# [TASK STATEMENT]
Only the stretch of the listing below that runs from the line with "Cairns Student Lodge" through the line with "(伊拉克一个市场内的美军旧货物资货摊,其中有大量美军弃置的军功章)" is to be printed, exactly and with both ends.

# [DATA EXTRACT]
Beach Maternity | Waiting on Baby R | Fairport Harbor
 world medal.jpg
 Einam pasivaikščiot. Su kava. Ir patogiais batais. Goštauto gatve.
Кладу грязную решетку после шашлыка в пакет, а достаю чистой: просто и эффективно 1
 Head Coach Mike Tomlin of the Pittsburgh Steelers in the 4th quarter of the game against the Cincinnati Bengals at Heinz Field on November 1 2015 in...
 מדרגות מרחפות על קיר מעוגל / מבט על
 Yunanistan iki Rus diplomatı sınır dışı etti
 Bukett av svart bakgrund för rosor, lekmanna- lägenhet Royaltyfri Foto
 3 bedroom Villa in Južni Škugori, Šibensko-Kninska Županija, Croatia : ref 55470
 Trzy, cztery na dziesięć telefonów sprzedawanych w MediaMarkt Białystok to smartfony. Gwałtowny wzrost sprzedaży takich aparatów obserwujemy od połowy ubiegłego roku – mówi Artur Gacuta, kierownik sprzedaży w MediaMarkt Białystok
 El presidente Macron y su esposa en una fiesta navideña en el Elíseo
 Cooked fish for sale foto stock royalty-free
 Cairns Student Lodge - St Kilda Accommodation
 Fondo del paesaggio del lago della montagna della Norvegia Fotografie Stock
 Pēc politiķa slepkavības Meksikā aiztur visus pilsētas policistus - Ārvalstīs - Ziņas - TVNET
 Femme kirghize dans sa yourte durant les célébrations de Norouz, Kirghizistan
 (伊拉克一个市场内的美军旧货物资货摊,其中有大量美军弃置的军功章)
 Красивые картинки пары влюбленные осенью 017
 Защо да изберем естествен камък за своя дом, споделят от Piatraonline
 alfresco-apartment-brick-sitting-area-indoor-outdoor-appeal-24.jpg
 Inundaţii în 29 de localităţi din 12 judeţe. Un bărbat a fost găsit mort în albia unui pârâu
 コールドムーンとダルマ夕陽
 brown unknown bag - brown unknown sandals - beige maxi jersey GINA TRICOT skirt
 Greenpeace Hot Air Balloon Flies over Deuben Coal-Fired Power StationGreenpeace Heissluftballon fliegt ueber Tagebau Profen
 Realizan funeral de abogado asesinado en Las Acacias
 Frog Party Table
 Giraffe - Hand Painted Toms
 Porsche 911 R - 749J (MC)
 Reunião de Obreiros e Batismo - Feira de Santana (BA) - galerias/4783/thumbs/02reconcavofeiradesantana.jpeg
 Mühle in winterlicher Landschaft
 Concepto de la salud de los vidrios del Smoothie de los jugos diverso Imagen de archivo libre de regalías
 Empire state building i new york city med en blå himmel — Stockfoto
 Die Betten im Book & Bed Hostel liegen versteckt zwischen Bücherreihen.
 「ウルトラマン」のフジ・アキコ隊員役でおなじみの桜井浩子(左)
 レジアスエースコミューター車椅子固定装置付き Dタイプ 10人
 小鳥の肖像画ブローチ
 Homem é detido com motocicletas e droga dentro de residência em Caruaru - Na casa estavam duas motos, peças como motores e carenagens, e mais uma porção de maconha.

# [THE COMPLETED TASK]
 Cairns Student Lodge - St Kilda Accommodation
 Fondo del paesaggio del lago della montagna della Norvegia Fotografie Stock
 Pēc politiķa slepkavības Meksikā aiztur visus pilsētas policistus - Ārvalstīs - Ziņas - TVNET
 Femme kirghize dans sa yourte durant les célébrations de Norouz, Kirghizistan
 (伊拉克一个市场内的美军旧货物资货摊,其中有大量美军弃置的军功章)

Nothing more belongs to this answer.